Gamelust

Dungeon of the Endless – Endless Fun or Endless RNG?

Dungeon of the Endless is a rogue-like strategy tower defense indie game… with this many tags, it’s more like a broken prison system than anything known as cohesive enough to follow. Developed by AMPLITUDE Studios, the minds behind Endless Legend, the Endless Space series, and more recently Love Thyself – A Horatio Story, and published by Sega around Halloween of 2014.

I should start this review by noting there isn’t really any plot in the game beyond the history certain characters have with others, which I’ll go into more later. In Dungeon of the Endless you play as 1 to 4 adventurers whose ship blew up in outer orbit forcing you and your goons to launch to the closest planet via an escape pod, only to find yourself landing in a dungeon that you now have to climb out of while utilizing the power of your escape pods power source to both defend you, clear a path, and act as a power source for the lifts to get to each floor.

I presume you’re thinking “yes, a rogue-like in a dungeon, very original.” But it’s the type of rogue-like that’s tolerable instead of insufferably smug about the fact you keep dying to certain segments.
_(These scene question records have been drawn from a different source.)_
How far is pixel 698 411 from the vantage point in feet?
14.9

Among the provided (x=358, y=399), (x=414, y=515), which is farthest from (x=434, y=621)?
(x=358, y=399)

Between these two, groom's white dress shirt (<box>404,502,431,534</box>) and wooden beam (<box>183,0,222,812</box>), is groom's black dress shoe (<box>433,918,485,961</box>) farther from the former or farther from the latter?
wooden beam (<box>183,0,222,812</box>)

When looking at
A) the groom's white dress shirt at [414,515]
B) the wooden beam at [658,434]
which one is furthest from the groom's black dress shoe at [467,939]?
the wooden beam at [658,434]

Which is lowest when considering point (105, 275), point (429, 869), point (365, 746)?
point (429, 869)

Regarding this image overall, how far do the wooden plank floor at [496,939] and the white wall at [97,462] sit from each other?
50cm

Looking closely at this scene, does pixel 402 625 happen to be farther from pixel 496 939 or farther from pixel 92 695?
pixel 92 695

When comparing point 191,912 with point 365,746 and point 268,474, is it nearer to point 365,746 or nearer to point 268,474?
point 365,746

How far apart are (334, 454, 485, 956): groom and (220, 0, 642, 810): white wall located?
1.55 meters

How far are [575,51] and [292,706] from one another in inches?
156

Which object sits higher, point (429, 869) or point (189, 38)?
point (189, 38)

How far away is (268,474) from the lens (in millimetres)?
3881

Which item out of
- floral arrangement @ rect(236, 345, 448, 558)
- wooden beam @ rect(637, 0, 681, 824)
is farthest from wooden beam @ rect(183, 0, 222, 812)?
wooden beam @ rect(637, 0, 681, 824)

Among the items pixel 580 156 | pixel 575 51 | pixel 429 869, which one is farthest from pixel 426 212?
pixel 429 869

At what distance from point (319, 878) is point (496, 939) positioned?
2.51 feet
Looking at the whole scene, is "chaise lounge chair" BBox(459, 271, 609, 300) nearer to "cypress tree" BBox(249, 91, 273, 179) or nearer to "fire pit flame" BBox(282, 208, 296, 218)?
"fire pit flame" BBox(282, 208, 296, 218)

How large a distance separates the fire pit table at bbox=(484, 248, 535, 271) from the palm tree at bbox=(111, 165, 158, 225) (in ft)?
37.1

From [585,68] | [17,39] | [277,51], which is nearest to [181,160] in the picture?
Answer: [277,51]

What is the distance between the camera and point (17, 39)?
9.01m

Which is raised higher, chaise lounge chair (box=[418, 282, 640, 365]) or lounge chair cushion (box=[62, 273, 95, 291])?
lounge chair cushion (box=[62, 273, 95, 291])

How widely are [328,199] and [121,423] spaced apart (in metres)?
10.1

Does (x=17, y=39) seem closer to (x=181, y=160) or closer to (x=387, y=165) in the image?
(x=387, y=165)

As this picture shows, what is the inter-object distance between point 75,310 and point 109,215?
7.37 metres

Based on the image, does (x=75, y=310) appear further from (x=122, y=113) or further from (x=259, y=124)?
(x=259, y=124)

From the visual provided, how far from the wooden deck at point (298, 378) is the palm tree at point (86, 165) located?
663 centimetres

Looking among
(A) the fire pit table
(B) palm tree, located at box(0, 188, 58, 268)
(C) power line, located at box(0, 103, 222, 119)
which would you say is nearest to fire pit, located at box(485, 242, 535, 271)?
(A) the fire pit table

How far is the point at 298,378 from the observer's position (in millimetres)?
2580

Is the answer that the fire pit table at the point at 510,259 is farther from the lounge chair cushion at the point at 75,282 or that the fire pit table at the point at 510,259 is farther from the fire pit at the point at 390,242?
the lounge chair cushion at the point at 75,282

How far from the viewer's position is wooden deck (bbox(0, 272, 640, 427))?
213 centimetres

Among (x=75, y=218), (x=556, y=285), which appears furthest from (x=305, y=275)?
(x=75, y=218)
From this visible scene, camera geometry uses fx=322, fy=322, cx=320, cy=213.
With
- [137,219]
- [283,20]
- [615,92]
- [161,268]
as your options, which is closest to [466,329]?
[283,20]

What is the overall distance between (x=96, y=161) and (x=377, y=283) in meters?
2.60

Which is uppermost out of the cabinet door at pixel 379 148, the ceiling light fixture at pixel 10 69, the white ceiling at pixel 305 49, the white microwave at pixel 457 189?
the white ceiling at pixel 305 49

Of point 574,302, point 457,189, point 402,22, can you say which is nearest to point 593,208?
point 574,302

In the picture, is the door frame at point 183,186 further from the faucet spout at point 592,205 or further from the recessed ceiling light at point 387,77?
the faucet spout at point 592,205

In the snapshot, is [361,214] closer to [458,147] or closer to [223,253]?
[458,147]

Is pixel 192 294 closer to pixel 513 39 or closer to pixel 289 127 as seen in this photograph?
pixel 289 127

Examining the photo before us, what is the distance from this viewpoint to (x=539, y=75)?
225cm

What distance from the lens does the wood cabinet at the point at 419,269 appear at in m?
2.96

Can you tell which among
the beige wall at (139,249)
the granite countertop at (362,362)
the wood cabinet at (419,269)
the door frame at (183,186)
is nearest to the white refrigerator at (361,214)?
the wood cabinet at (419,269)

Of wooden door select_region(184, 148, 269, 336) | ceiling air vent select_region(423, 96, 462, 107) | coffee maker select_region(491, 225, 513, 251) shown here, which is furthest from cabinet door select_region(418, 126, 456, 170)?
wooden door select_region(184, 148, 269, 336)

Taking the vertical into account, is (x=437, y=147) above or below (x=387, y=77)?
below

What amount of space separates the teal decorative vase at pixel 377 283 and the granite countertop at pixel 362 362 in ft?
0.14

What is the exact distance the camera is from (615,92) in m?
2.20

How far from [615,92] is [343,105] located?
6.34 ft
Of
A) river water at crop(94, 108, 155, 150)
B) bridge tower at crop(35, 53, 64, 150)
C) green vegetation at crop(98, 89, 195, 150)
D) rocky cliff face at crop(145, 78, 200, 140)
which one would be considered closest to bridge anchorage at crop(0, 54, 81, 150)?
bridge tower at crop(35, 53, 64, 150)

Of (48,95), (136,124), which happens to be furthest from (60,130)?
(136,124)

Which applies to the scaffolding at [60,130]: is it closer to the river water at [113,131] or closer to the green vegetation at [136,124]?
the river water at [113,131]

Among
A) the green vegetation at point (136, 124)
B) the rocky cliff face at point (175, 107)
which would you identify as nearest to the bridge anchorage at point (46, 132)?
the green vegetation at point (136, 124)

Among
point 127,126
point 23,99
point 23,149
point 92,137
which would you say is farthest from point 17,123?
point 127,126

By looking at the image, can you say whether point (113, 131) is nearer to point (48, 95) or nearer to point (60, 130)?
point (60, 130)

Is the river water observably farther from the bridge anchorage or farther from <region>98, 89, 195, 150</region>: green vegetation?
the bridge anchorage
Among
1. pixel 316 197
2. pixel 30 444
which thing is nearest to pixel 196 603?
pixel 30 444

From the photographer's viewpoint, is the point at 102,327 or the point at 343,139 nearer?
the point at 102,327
Things get harder the higher/deeper you get into the dungeon in a fairly respectable manner. Each floor is an unpowered, pitch-black, monster-infested death trap. You have to build resource generators for your food, scrap metal, or science to keep them all equally supplied while trying to find dust to gain more power so you can illuminate more rooms as needed. If a room is unpowered, monsters can spawn in it, if monsters hit your crystal you lose more power, a nightmare snowball effect type of deal. You use the food to heal/upgrade your characters, science to research new weaponry or improve upon what you already have, scrap metal is the thing that lets you build all this stuff to begin with, so it is vital to have a decent source of that flowing at all times.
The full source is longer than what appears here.